Une fois devenu le séjour d’élection du jeune Louis XIV, le château de Versailles allait attirer tout naturellement les écrivains. Les complots aristocratiques contre le pouvoir unificateur de Richelieu, prolongés dramatiquement par les guerres de la Fronde contre Anne d’Autriche et Mazarin, avaient parfois servi l’indépendance des hommes de lettres attachés à la protection de quelques grands seigneurs. La montée au zénith d’un jeune prince saisissant à vingt-deux ans les commandes de l’État créait une situation nouvelle. « Vous dirai-je en ce lieu, ce que c’est qu’un jeune homme de vingt-deux ans ? — écrit Bossuet dans son Panégyrique de saint Bernard —Quelle ardeur, quelle impatience, quelle impétuosité des désirs ? ». Cette impatience se porta sur la conquête d’une gloire personnelle qui devait rejaillir sur le royaume tout entier, grâce au brillant éclat du foyer allumé par le nouveau héros.
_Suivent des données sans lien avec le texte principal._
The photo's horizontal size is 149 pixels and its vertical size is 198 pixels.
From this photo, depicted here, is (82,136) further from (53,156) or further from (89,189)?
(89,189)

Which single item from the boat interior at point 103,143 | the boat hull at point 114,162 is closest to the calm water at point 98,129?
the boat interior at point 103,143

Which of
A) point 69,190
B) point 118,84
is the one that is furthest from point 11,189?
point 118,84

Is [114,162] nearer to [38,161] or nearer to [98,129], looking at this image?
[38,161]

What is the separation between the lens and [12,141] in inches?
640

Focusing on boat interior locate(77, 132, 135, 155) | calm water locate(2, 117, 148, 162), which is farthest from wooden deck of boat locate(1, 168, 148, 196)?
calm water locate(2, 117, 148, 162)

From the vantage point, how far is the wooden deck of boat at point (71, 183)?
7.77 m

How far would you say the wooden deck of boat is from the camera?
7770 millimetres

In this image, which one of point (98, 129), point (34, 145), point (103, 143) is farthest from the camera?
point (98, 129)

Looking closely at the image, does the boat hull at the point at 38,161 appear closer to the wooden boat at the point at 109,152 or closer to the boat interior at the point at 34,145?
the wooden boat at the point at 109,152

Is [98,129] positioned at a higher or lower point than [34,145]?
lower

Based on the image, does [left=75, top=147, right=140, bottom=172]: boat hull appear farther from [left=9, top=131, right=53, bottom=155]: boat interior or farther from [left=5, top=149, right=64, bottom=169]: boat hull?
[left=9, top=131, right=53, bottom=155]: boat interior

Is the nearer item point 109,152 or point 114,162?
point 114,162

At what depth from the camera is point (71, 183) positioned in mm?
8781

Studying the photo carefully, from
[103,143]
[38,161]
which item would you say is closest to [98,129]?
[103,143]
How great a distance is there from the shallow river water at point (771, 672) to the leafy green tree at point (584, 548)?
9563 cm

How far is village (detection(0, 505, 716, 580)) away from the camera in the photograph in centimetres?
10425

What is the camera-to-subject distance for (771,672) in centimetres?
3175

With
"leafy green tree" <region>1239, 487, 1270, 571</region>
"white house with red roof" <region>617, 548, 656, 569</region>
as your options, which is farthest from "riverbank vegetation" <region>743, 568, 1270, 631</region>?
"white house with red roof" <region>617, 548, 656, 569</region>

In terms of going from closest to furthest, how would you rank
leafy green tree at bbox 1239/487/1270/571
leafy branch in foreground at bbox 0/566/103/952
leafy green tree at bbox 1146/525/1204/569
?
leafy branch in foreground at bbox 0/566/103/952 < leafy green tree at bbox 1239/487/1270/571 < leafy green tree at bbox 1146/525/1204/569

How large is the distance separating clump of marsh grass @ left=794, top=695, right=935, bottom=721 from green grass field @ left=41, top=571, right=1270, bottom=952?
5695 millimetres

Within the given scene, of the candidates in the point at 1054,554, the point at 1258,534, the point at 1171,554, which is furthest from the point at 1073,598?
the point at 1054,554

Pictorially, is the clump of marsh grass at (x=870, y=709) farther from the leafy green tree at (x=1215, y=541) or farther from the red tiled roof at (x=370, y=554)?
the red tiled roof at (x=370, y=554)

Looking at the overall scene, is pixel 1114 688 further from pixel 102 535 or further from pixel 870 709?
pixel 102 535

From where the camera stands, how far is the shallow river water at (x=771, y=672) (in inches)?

Le château agrandi et embelli, entouré de ses jardins magnifiques, était destiné à accueillir, réunis dans une admiration commune, princes et courtisans, artistes et hommes de lettres.

C’est que la littérature est nécessaire au grand dessein du roi. La culture antique qu’elle véhicule donne au prince ses nouveaux habits et en utilisant le langage des mythes et les allusions à l’histoire antique elle procure l’argumentaire nécessaire pour exalter sa valeur, ses ardeurs conquérantes et ses victoires sur ses ennemis tout comme sa sollicitude à l’égard de ses peuples. La métaphore solaire, tôt retenue, est exploitée par les écrivains nourris de mythologie, qui embouchent les trompettes de la Renommée pour annoncer partout la gloire du Phébus français.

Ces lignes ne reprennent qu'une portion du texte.